━━ Supplied text

Stepping Out.
Soon before deactivating my Facebook exactly one month ago, a recommendation from a favorite author of mine (Jen Hatmaker) caught my attention. In her usual buoyant and overstated tone, she wrote this:
"Good FB friends, surely SURELY you have read this. It is the most fascinating, instructive, enlightening book I read this year. When science and sociology line up with what the Bible has said all along, I just freaking love it. If you live your life anywhere near another human or two, you should read this book. My entire copy is marked to shreds."
I later ordered the book, immediately digesting it upon it's arrival from Amazon and quickly realized that Jenny H. had not overstated in the least. It may be the one time she has been understated about anything. My highlighters have been drying up and my eyes widening with each nugget of new realization leaping easily from the pages (and seeing as though I naturally have big brown eyes, the additional widening has made for a startling expression). Most everything she writes is completely customizable to the tenants of my faith in God. It has been a most eye-opening and freedom-giving blend to learn...and now the hard part will be the undoing of the old and the instilling of the new.

━━━━
━━ Material shown

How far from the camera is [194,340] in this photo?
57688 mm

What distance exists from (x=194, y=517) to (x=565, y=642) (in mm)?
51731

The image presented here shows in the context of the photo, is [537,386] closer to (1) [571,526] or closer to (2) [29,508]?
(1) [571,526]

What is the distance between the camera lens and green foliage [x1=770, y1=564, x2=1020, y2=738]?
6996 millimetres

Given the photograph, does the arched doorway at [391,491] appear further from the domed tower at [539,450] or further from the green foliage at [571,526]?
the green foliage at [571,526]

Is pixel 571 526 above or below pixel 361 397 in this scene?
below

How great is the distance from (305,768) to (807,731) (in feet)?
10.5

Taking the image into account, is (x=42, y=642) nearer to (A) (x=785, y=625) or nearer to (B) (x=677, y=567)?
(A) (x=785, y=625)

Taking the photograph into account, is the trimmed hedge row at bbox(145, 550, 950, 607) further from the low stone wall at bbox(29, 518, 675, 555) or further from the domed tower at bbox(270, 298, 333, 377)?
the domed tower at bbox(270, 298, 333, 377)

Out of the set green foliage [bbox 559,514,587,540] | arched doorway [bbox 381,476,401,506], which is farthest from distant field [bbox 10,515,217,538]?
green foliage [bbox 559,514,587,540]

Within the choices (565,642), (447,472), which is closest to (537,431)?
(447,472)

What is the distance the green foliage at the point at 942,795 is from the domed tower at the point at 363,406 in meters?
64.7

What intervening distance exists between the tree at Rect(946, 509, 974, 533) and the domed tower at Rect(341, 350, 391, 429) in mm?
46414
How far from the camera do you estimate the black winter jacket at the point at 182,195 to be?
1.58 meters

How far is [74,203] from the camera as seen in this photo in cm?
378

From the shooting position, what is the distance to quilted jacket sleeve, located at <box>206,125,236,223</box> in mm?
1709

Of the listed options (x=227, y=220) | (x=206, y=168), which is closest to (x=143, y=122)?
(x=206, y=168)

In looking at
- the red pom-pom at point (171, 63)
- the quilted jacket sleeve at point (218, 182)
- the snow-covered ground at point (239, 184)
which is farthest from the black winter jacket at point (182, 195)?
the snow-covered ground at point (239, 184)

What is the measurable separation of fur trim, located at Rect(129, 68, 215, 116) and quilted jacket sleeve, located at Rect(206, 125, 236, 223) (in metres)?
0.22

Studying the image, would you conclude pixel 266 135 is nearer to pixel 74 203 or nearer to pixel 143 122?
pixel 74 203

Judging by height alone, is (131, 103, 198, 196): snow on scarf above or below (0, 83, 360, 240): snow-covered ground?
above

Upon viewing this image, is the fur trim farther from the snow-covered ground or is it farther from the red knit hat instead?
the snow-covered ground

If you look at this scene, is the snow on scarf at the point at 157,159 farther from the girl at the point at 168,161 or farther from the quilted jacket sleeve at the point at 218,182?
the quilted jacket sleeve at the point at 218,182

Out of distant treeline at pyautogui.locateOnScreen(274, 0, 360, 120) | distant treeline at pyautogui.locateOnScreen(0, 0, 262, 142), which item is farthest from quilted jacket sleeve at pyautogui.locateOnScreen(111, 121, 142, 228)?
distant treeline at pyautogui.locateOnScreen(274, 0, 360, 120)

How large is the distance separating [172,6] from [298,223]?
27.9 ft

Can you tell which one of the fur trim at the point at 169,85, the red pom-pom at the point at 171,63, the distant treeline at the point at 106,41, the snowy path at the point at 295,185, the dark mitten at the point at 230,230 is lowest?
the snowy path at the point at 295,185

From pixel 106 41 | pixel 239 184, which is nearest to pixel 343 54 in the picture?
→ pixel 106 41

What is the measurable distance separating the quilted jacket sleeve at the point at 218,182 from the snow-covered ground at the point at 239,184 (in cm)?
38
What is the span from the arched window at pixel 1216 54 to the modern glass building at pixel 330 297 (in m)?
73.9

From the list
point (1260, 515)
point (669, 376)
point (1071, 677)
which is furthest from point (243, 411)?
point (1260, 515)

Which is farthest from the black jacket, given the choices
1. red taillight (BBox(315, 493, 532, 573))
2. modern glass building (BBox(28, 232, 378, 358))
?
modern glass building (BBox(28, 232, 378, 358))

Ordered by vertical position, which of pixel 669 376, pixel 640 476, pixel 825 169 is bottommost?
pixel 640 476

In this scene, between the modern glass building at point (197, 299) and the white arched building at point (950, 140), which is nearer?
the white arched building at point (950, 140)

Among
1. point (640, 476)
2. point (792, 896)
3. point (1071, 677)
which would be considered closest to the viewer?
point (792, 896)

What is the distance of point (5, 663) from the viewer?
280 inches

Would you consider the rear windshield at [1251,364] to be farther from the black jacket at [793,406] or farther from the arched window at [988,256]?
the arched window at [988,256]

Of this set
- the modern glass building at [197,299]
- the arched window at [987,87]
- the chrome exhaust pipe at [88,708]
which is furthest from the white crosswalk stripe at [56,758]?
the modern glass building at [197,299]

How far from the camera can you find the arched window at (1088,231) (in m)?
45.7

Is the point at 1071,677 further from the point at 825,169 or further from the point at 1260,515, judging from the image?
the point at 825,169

━━━━

• **What is required**
Continue the post on quitting Facebook and reading Jen Hatmaker's book recommendation, beginning right after its final sentence.

• **Result below**
Real quick, here's one little insight into the book, if you're interested:
Daring Greatly is about vulnerability and it's nemesis, shame. It lays out the problem in raw detail and gives practical solutions. Among many "ahh-ha!" moments for this reader, there was one concept which immediately laid bare an issue I didn't even know I had. In Chapter Three ("Understanding and Combating Shame"), she writes:
"Shame derives it's power from being unspeakable. That's why it loves perfectionists--it's so easy to keep us quiet. If we cultivate enough awareness about shame to name it and speak to it, we've basically cut it off at the knees. Shame hates having words wrapped around it. If we speak shame, it begins to wither. Just the way exposure to the light was deadly for the gremlins, language and story bring light to shame and destroy it.
Just like Roosevelt advised, when we dare greatly we will err and we will come up short again and again. There will be failures and mistakes and criticism. If we want to be able to move through the difficult disappointments, the hurt feelings and the heartbreaks that are inevitable in a fully lived life, we can't equate defeat with being unworthy of love, belonging and joy. If we do, we'll never show up and try again. Shame hangs out in the parking lot of the arena, waiting for us to come out and feel defeated and determined to never take risks. It laughs and says "I told you this was a mistake. I knew you weren't ______ enough." Shame resilience is the ability to say, "This hurts. This is disappointing, maybe even devestating. But success and recognition and approval are no the values that drive me. My value is courage and I was just courageous. You can move on, shame."
The fact is, no matter how deep the wounds of our experiences, we all have our own brand of shame which leads us to resisting the vulnerability to live fully. Sometimes, we are able to name it, but more often then not, we need to dig a little.
While reading this, a surprising reality crept into my understanding regarding a resistance to being vulnerable and it involved (on the surface) my love/hate relationship with Facebook. (I know! So sad/pathetic/pitiful).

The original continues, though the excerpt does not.